Der falsche Angeklagte
Prozess: Junger Mann in Ehingen vom Verdacht des Betrugs mit FC-Bayern-Eintrittskarten freigesprochen
EHINGEN - Vom Verdacht des betrügerischen Handels mit Eintrittskarten von Spielen des Fußball-Bundesligisten Bayern München ist ein junger Mann freigesprochen worden. Richter Wolfgang Lampa sah es bei der Verhandlung im Amtsgericht Ehingen als erwiesen an, dass ein anderer für den Betrug in sechs Fällen und mit einer Schadenssumme von insgesamt 800 Euro verantwortlich ist und der junge Mann arglos in die Angelegenheit hineingezogen worden war.
Es war eine Zufallsbekanntschaft. Beide Männer, Angeklagter und mutmaßlicher Täter, teilten während eines Klinikaufenthalts im Herbst 2015 ein Zimmer. Der Angeklagte fasste Vertrauen in den Zimmerkollegen und überließ ihm sogar seine Bankverbindung – für angebliche Überweisungen des Bruders. Dass dies nicht stimmte und sich dahinter ein betrügerischer Handel mit BayernTickets über eine Facebook-Seite verbarg, „habe ich nicht mitgekriegt“, sagte der Angeklagte vor Gericht. Er, der zu dieser Zeit keine eigene Facebook-Seite hatte, habe auch seine Kontoauszüge nicht kontrolliert. Offenbar hob er nur das Geld ab und händigte es dem Zimmerkollegen aus. Als sich die Polizei wegen der bezahlten und nicht gelieferten Bayern-Karten meldete, fiel der Angeklagte aus allen Wolken. „Ich fragte mich: Welche Bayern-Tickets?“Schon bei der ersten Verhandlung im Dezember 2016 war offenkundig, dass nicht der Täter auf der Anklagebank saß, sondern ein gutgläubiger junger Mann, dessen Vertrauen missbraucht worden war. Richter Lampa vertagte und bat um weitere Ermittlungen. Zur erneuten Gerichtsverhandlung am gestrigen Dienstag war der vermeintliche Täter als Zeuge vorgeladen – wegen eines „Hexenschusses“habe er abgesagt, so Lampa.
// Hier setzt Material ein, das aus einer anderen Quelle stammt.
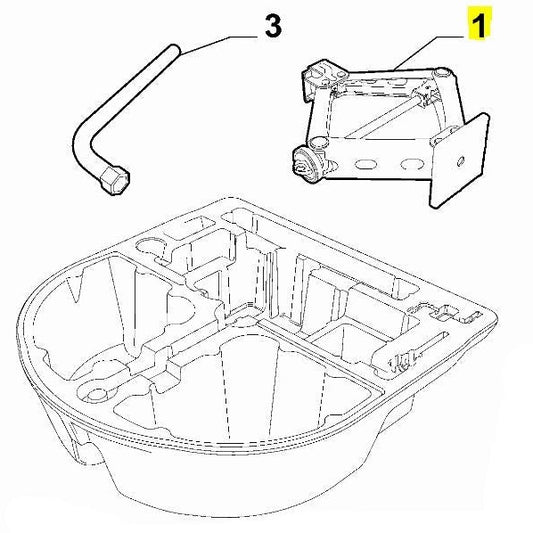 3

1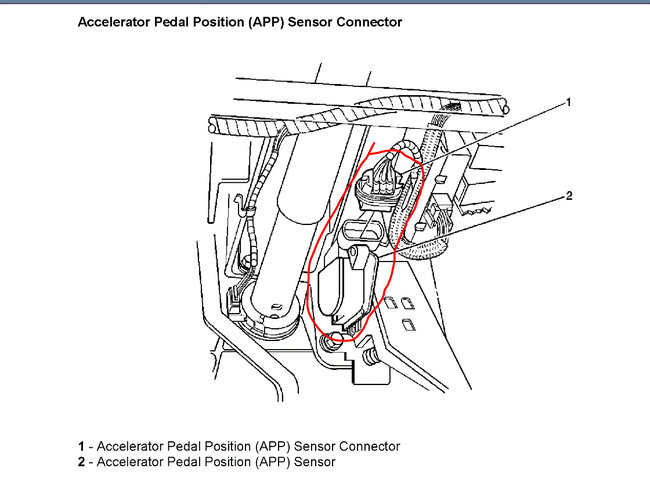 Accelerator Pedal Position (APP) Sensor Connector

1

2

1 - Accelerator Pedal Position (APP) Sensor Connector
2 - Accelerator Pedal Position (APP) Sensor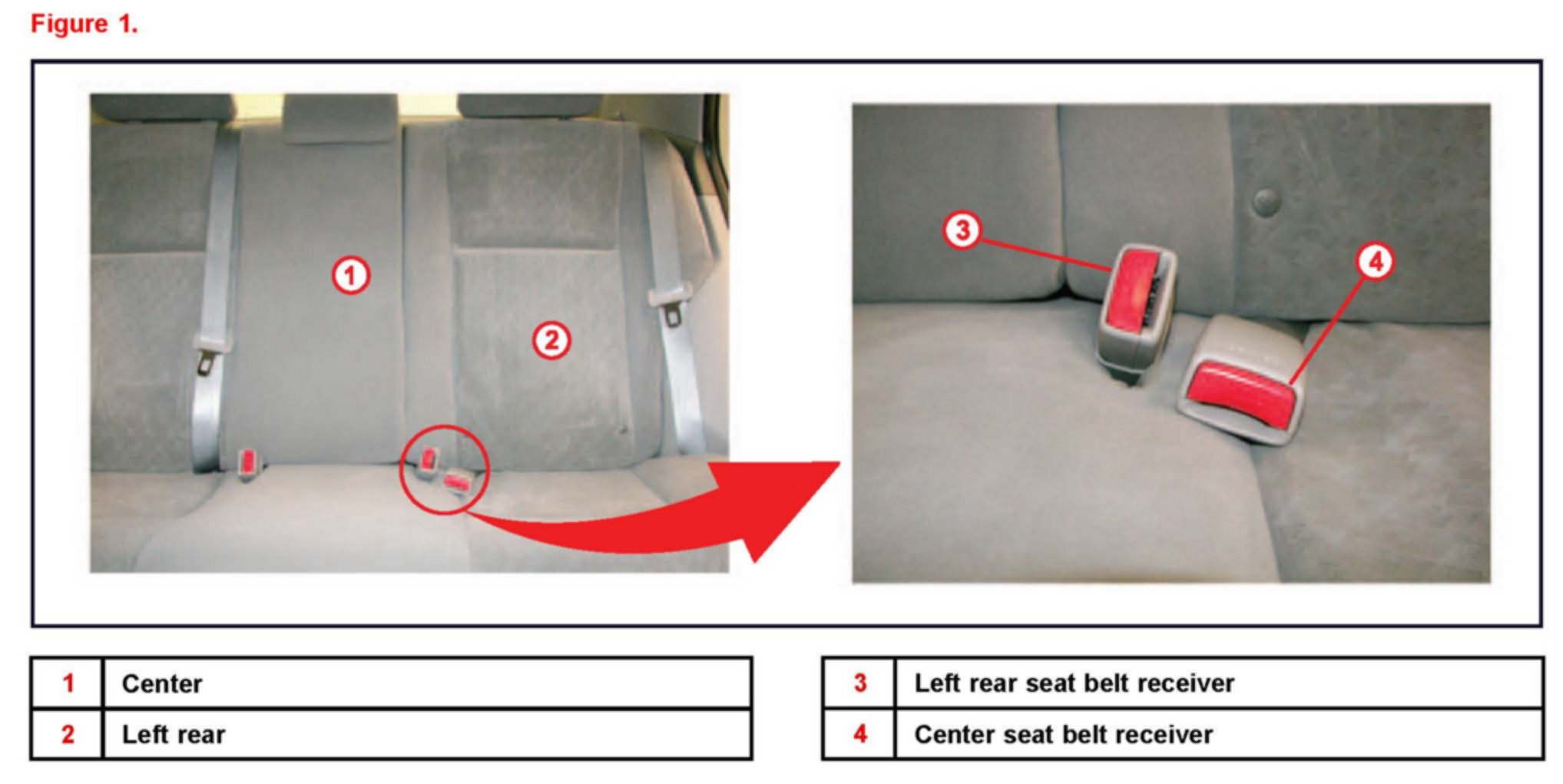 Figure 1.

1

2

3

4

| 1 | Center |
|---|---|
| 2 | Left rear |

| 3 | Left rear seat belt receiver |
|---|---|
| 4 | Center seat belt receiver |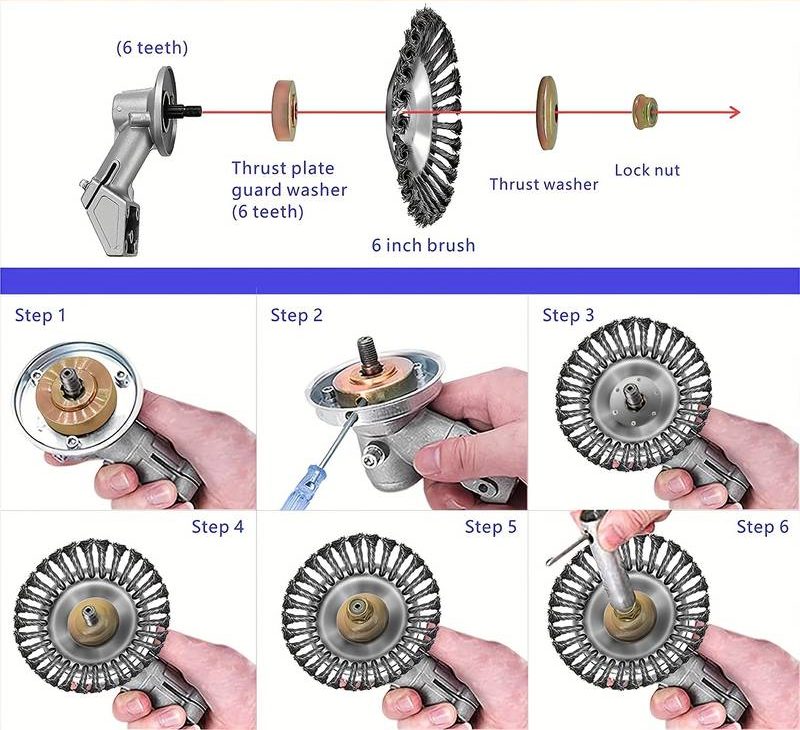 (6 teeth)

Thrust plate guard washer (6 teeth)

6 inch brush

Thrust washer

Lock nut

Step 1

Step 2

Step 3

Step 4

Step 5

Step 6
Andere Zeugen belasteten den Klinik-Zimmerkollegen des Angeklagten. Eine Polizistin aus Riedlingen berichtete von mehreren Betrugsfällen schon vor dem Herbst 2015, für die der Zimmerkollege auch verurteilt worden war. Dabei war es ebenfalls um Karten für Fußballspiele der Münchner Bayern gegangen, zudem um Tickets für Konzerte und Festivals, einmal auch um ein Auto.
Stets bot der Betrüger, über Facebook oder Ebay und unter wechselnden Namen, die Karten an, ließ sich das Geld auf unterschiedliche Konten anderer Personen überweisen, lieferte die Ware aber nicht. „Er ist ein klassischer Betrüger, wirkt freundlich und hilfsbereit und kann überzeugend reden“, erinnerte sich die Polizistin an den wahren Täter. Doch er sei spiel- und drogensüchtig gewesen, zudem verschuldet. „Trotz guten Verdiensts hat er immer noch mehr Geld gebraucht.“
Dabei führte er sogar Bekannte hinters Licht, wie ein weiterer Zeuge offenbarte. Der Mann hatte sich nach dem Zeitungsbericht über die Verhandlung im Dezember gemeldet, weil ihm Masche und Facebook-Namen bekannt vorkamen. Er sei vor einigen Jahren selbst betrogen worden und habe damals Anzeige erstattet, das Verfahren ist abgeschlossen.
Für Richter Lampa erhärtete sich durch die Zeugenaussagen der Verdacht, dass er nicht den wahren Schuldigen vor sich hatte. Er sprach den Angeklagten daher frei, nachdem auch Staatsanwältin und Verteidiger dafür plädiert hatten. Der Angeklagte sei „ein gutmütiger, freundlicher junger Mann, der geglaubt hatte, was ihm erzählt wurde“, so Lampa. Nichts spreche dafür, dass er „aus einer zufriedenen Situation heraus“derart massiv und von „null auf 100“in dieses Geschäftsmodell eingestiegen sein soll.
„Das halte ich für unwahrscheinlich.“Er sei überzeugt, sagte der Richter, dass die Taten von dem einstigen Klinik-Zimmerkollegen begangen wurden. „Aber über ihn richte ich jetzt nicht.“Sondern über den arglosen jungen Mann, den Lampa nun vom Verdacht befreite.